- _SUPPLIED PASSAGE_:
◆ ◆ ◆ ◆ ◆ ◆ ◆

I think your general point about monosexuals finding bisexuality hot being a potentially slippery slope to fetishization and objectification is valid, but I've seen all three shows in question and in RW&RB the bisexual man is actually the protagonist. I could also make the case that Nick in Heartstopper is treated as a co-protagonist with Charlie rather than just his love interest.

The Slate piece is very clearly not interested in addressing the state of bisexual male representation on television in recent years, though, so of course it's cherrypicking to support its "male heartthrobs can be bi now" thesis, and only mentioning bisexual male characters from comedies who aren't presented as traditionally handsome leading man types as examples of the previous dearth of hot bisexual men on TV--and completely ignoring the likes of Lee Pace in Halt and Catch Fire, Tom Ellis in Lucifer, Matt Ryan in Constantine and Legends of Tomorrow, etc., whose characters may not be as wholesome as those in the teen romance shows the essay is concerned with, but are all very definitely bisexual male protagonists. (And that's leaving out supporting/ensemble characters like Harry Shum, Jr. as Marcus Bane, Pedro Pascal as Oberyn Martell, or Thomas Doherty and Evan Mock in the Gossip Girl reboot, among others.)

◆ ◆ ◆ ◆ ◆ ◆ ◆

- _TASK INSTRUCTIONS_: In the comment on bisexual men on television, which actor is named as playing Marcus Bane?

◆ ◆ ◆ ◆ ◆ ◆ ◆

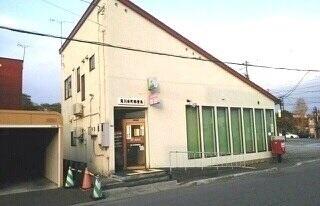 滝川本町郵便局
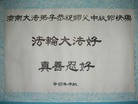 Published on 9/12/2011 法轮功,大陆大法弟子恭祝师尊中秋快乐（104条） - 法轮大法明慧网

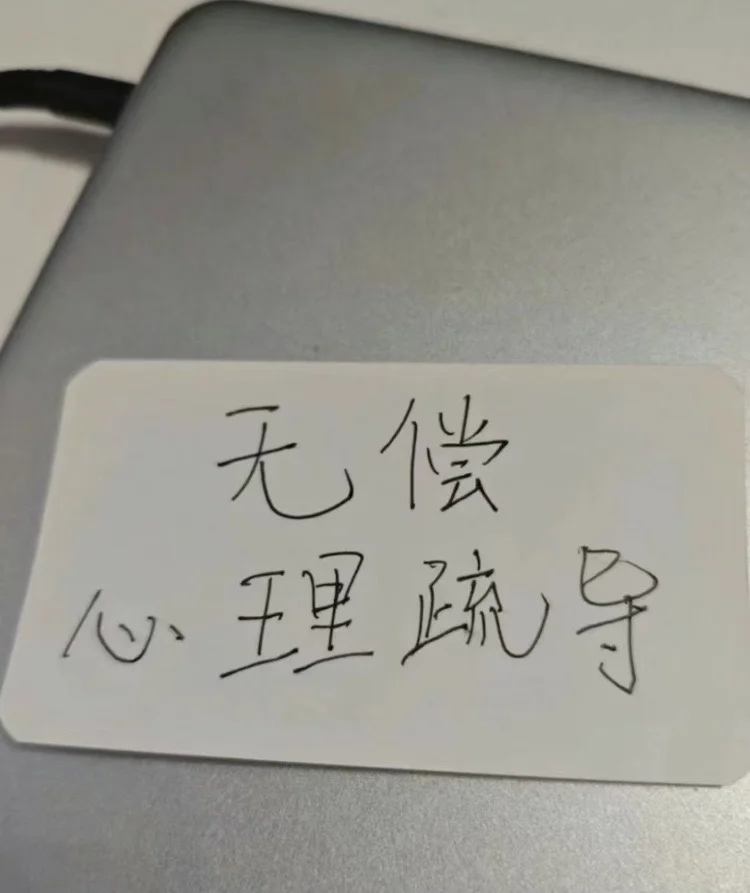 90后咨询师｜免费心理援助，需要的请进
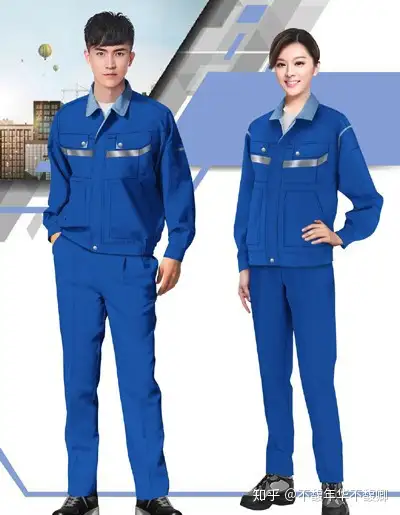 高级定制工程制服设计飞机汽车维修工程师服装设计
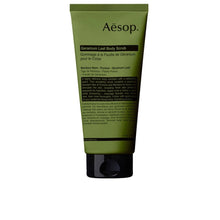 GERANIUM LEAF body scrub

◆ ◆ ◆ ◆ ◆ ◆ ◆

- _SOLUTION TO THE PROBLEM_: Harry Shum, Jr.